[START OF PASSAGE SHOWN]

With its flaky texture and rich, buttery flavour, Chilean sea bass is one of the most prized varieties of sea bass, commanding top prices at fine-dining restaurants around the world.
So what is it that sets Chilean sea bass apart from other sea bass? In fact, the biggest difference is that Chilean sea bass isn’t bass at all. ‘Sea bass’ is a generic term, used to describe many different species of marine fish, some of which are bass, but many of which are not.
The true name of the Chilean sea bass is the rather less appealing ‘Patagonian toothfish’, and it is found in the waters around South America and the Antarctic. It weighs around 15–22 lb on average, with the very largest adults reaching an impressive 220 lb.
The name ‘Chilean sea bass’ was invented in 1977 by enterprising fish wholesaler Lee Lantz, who guessed that diners would find the prospect of a fillet of sea bass more appetising than a fillet of toothfish. Lanz’s hunch proved correct, and once people were persuaded to try it, it’s rich taste and versatility soon made it a firm favourite.
Why is Chilean sea bass so famous?
Chilean sea bass is famed for its rich, buttery flavour, which has been compared to cod, and its tender, flaky texture. It is also a highly versatile fish, and pairs beautifully with many different spice combinations and sauces.

[END OF PASSAGE SHOWN]
[START OF EXCERPTED RECORDS]

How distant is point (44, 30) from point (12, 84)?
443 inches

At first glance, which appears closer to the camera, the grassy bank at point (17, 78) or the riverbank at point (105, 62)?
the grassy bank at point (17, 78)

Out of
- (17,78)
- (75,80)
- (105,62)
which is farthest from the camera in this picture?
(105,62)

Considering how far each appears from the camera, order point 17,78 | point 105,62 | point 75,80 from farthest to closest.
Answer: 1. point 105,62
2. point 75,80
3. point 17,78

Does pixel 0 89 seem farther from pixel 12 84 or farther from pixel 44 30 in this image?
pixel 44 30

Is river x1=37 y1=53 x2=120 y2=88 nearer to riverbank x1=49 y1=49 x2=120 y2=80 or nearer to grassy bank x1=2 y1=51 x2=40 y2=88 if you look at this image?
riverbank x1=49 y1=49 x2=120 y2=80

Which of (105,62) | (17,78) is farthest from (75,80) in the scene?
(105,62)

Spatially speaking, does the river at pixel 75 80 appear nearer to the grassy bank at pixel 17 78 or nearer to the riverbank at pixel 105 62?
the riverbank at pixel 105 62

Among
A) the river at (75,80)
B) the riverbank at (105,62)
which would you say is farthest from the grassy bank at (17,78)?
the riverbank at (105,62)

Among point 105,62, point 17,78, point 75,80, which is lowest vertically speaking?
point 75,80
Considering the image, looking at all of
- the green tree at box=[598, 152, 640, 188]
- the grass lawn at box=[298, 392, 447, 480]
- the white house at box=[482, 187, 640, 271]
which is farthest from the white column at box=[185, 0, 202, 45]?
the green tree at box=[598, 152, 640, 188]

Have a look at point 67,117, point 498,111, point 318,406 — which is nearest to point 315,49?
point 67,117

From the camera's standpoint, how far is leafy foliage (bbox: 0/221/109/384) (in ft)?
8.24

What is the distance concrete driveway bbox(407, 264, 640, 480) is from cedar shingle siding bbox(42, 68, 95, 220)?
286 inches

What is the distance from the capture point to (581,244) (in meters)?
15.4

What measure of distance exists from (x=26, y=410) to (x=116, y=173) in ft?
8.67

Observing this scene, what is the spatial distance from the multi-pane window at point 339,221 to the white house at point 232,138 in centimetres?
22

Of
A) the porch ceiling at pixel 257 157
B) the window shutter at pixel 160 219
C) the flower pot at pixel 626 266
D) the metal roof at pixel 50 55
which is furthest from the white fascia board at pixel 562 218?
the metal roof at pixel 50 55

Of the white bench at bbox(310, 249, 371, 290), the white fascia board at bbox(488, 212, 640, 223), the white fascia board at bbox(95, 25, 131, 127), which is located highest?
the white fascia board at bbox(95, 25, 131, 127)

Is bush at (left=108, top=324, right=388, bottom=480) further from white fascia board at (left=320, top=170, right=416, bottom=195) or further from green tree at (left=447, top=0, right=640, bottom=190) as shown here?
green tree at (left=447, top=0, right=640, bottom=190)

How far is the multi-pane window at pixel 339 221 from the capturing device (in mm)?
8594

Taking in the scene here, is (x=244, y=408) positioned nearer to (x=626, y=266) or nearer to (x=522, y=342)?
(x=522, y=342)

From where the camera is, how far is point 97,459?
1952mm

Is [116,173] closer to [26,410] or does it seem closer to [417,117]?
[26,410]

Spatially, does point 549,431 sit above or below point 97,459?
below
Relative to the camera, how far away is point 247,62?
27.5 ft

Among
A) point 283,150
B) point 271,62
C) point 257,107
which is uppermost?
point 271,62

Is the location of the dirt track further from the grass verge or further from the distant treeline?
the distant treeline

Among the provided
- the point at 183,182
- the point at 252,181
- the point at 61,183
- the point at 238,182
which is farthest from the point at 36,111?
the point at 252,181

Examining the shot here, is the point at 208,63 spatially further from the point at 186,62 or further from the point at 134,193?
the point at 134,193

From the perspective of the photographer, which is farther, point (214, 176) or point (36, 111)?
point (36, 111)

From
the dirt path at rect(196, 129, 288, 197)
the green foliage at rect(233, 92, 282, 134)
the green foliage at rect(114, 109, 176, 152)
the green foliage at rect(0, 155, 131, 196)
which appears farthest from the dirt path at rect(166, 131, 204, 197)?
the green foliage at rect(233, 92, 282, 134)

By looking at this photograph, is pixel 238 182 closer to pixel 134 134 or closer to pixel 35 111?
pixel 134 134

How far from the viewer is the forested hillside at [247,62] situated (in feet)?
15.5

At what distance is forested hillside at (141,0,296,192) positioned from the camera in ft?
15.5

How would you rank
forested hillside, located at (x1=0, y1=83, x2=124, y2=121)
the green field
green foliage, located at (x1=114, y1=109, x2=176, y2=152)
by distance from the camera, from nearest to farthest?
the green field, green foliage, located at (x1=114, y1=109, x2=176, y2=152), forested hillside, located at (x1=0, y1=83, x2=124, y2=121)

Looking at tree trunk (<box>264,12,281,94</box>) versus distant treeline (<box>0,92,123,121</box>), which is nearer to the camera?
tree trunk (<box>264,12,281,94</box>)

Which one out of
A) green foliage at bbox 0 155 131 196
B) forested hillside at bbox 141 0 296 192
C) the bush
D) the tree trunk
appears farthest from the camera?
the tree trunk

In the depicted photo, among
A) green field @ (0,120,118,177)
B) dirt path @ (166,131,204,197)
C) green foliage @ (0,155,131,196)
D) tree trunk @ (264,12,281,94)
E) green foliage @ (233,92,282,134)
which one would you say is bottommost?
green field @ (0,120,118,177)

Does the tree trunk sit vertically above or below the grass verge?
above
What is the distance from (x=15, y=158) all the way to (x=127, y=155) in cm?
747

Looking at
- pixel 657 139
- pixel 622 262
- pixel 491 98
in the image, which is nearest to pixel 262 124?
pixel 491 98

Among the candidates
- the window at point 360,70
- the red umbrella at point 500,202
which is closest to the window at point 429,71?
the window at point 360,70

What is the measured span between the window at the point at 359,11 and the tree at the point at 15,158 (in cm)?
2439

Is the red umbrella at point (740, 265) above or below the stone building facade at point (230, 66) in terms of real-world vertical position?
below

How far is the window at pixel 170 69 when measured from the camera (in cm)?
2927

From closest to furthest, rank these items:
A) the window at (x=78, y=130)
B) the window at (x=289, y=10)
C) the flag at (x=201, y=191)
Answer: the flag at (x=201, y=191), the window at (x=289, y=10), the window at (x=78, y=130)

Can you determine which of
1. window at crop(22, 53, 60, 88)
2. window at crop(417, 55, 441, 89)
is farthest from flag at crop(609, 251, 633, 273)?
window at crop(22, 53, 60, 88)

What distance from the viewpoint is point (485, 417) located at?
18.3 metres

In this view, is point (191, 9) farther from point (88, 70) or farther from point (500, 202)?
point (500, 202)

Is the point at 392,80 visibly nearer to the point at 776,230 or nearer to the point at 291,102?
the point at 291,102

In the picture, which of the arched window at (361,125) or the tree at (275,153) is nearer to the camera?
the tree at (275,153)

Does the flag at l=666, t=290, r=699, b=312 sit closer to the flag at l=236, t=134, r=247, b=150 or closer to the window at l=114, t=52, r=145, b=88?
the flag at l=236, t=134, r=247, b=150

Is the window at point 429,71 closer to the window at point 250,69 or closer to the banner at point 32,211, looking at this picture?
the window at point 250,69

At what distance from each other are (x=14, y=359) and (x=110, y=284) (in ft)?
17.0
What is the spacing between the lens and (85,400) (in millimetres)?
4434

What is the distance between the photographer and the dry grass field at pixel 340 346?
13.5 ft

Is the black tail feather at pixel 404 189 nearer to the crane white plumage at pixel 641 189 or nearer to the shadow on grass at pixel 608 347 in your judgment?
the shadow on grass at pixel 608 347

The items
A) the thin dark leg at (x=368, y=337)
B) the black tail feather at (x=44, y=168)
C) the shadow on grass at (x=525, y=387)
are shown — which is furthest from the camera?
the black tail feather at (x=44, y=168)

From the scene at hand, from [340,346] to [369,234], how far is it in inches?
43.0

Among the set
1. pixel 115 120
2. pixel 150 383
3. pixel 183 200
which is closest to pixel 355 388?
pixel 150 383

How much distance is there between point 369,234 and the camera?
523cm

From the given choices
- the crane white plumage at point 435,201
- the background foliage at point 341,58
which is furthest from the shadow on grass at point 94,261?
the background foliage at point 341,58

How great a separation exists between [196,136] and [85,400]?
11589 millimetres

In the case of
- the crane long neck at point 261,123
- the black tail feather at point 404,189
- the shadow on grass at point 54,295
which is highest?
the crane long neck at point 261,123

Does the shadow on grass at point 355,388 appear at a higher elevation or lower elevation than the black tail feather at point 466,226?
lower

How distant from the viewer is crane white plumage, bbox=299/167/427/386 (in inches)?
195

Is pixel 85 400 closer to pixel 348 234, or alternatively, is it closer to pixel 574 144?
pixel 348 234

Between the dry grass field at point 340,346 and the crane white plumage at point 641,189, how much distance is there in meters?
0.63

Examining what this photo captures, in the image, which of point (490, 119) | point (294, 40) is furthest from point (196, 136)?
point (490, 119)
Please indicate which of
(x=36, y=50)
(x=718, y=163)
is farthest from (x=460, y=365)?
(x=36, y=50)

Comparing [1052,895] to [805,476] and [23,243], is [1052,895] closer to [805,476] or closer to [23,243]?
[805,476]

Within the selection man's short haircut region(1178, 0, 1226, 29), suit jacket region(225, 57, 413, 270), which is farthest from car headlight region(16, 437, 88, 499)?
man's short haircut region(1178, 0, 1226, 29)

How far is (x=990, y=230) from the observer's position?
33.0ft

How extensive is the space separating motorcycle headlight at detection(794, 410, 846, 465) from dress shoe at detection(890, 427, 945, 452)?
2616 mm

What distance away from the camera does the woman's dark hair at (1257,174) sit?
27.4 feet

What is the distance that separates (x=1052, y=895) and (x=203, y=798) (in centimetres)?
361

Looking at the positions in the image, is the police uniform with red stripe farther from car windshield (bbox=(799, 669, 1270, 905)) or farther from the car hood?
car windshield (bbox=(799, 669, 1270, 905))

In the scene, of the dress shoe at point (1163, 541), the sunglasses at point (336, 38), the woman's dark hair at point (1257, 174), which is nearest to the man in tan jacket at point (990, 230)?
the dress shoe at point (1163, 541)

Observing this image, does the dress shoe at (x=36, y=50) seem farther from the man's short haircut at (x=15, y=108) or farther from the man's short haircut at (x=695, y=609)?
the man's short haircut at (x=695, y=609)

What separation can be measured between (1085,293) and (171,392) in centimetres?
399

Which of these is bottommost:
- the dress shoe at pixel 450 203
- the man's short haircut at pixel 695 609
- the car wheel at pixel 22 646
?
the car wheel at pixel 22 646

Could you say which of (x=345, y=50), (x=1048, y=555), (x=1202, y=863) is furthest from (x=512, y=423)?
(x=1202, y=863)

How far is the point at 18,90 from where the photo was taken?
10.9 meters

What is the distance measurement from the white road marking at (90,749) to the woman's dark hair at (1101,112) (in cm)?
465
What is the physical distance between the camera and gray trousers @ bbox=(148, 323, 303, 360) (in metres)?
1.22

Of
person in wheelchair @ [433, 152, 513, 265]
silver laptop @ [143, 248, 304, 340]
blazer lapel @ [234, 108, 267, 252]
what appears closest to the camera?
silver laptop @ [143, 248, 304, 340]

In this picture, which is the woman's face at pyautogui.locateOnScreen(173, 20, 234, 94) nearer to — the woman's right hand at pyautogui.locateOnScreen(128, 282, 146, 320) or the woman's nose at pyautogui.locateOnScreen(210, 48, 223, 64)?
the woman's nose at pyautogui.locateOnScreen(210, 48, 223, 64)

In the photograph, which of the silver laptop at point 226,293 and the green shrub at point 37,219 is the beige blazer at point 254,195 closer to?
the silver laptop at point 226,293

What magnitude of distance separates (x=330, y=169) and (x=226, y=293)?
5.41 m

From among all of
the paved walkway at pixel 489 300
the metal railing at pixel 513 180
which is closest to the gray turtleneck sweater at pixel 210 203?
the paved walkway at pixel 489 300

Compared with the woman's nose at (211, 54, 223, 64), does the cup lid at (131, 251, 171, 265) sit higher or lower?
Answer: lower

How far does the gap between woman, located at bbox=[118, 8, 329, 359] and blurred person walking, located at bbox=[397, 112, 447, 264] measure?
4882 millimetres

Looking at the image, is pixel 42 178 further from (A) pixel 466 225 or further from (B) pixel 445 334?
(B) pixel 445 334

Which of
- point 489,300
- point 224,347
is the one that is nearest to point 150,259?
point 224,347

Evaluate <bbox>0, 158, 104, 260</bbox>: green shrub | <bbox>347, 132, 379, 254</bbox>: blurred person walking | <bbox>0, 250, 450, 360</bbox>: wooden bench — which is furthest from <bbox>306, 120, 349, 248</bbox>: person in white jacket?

[END OF EXCERPTED RECORDS]

### EXERCISE PROMPT
How would you extend the Chilean sea bass text, picking up right after its final sentence? The records aren't needed for this.

### RIGHT ANSWER
The fame and popularity of the Chilean sea bass received a huge boost in 1993, when it was depicted in the hit movie Jurassic Park, served to the main characters as an opulent example of the ‘spared no expense’ mantra of the park’s owners. In fact, the fish became so popular that it was fished to near extinction in the years that followed, leading to the ‘Take a pass on Chilean Sea Bass’ campaign, where chefs and diners abstained from their favourite fish to allow stocks to replenish.
These days, thanks to more sustainable fishing practices, Chilean sea bass is back on the menu. It is still classed as vulnerable, however, so don’t expect to see it in your local store any time soon.
Why is Chilean sea bass so expensive?
Chilean sea bass is highly sought-after thanks to its flavour and versatility. Due to overfishing in the 90s, however, it is still quite rare, and fishing must continue to be carefully controlled to prevent the Chilean sea bass from disappearing from oceans and menus for good. This means that Chilean sea bass can command a very high price, and you are only likely to find it in very expensive restaurants. If you want to try something similar, but you can’t stretch to Chilean sea bass, black cod is a great alternative that won’t break the bank.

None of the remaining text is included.